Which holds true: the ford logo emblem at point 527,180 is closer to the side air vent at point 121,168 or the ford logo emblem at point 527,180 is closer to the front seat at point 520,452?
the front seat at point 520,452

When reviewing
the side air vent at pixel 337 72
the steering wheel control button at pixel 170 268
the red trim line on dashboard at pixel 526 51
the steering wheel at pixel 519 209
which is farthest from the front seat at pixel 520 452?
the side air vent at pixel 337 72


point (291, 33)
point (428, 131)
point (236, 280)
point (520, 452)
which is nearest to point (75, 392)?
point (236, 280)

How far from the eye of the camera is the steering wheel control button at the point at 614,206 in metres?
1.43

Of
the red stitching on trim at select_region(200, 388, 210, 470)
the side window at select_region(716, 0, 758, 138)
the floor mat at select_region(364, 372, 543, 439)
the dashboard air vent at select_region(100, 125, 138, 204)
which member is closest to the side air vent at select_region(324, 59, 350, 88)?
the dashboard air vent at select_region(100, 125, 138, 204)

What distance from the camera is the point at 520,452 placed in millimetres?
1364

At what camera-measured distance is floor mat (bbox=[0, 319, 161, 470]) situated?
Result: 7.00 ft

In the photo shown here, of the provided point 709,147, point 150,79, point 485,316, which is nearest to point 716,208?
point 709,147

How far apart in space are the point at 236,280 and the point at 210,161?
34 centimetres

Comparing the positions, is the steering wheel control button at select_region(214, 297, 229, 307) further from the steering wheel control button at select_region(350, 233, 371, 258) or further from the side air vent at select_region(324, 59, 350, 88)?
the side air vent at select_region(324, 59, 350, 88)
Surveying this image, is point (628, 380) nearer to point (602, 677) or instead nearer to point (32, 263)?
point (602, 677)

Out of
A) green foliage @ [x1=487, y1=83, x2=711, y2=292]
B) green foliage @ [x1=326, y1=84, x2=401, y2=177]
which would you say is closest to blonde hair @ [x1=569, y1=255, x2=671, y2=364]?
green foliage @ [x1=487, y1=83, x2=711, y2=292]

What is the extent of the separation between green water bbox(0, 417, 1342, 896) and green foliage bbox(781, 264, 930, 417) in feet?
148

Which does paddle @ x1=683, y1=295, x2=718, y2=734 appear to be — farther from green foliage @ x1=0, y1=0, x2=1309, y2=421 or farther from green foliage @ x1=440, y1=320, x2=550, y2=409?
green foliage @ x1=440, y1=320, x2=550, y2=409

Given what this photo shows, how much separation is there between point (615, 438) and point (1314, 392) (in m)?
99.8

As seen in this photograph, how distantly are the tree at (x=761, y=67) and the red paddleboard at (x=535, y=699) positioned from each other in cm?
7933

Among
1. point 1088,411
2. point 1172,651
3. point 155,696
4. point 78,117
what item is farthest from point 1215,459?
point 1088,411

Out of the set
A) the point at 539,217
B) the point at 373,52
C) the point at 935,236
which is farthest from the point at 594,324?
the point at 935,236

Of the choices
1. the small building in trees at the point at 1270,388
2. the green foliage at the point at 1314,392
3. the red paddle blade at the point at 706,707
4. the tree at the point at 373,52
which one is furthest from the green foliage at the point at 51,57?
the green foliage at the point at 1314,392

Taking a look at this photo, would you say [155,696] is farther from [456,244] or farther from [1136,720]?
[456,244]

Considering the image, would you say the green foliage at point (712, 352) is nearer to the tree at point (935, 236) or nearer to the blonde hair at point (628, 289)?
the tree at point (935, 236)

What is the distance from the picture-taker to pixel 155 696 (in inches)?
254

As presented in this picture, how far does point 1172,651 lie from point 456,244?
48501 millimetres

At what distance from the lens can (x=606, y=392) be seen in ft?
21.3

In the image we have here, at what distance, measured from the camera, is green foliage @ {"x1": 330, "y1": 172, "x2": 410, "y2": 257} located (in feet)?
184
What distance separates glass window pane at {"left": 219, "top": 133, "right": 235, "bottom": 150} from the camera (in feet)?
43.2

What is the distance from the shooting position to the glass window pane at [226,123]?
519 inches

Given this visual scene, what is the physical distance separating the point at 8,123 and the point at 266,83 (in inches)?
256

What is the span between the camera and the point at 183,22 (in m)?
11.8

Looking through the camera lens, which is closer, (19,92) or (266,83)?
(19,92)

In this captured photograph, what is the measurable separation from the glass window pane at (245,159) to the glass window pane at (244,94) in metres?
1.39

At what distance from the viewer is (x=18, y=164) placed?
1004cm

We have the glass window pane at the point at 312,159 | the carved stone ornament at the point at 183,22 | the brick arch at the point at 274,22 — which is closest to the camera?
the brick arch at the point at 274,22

======

Everything from the line containing "Taking a look" to the last line of the entries above should be quoted exactly, and only that.

→ **Written response**
Taking a look at this photo, would you say [155,696] is farther from [456,244] or farther from [1136,720]?
[456,244]

Considering the image, would you say the green foliage at point (712, 352) is nearer to the tree at point (935, 236) or nearer to the blonde hair at point (628, 289)?
the tree at point (935, 236)

What is the distance from the picture-taker to pixel 155 696 (in inches)?
254

As presented in this picture, how far does point 1172,651 lie from point 456,244?
48501 millimetres

At what distance from the lens can (x=606, y=392) be seen in ft?
21.3

In the image we have here, at what distance, measured from the camera, is green foliage @ {"x1": 330, "y1": 172, "x2": 410, "y2": 257} located (in feet)?
184
What distance separates glass window pane at {"left": 219, "top": 133, "right": 235, "bottom": 150} from the camera (in feet)?
43.2

What is the distance from the shooting position to the glass window pane at [226,123]?
519 inches

Given this visual scene, what is the physical distance separating the point at 8,123 and the point at 266,83 (in inches)?
256

What is the span between the camera and the point at 183,22 (in m)?
11.8

Looking through the camera lens, which is closer, (19,92) or (266,83)?
(19,92)

In this captured photograph, what is the measurable separation from the glass window pane at (245,159) to the glass window pane at (244,94) in metres?
1.39

At what distance from the viewer is (x=18, y=164) placed?
1004cm

We have the glass window pane at the point at 312,159 | the carved stone ornament at the point at 183,22 | the brick arch at the point at 274,22 — which is closest to the camera?
the brick arch at the point at 274,22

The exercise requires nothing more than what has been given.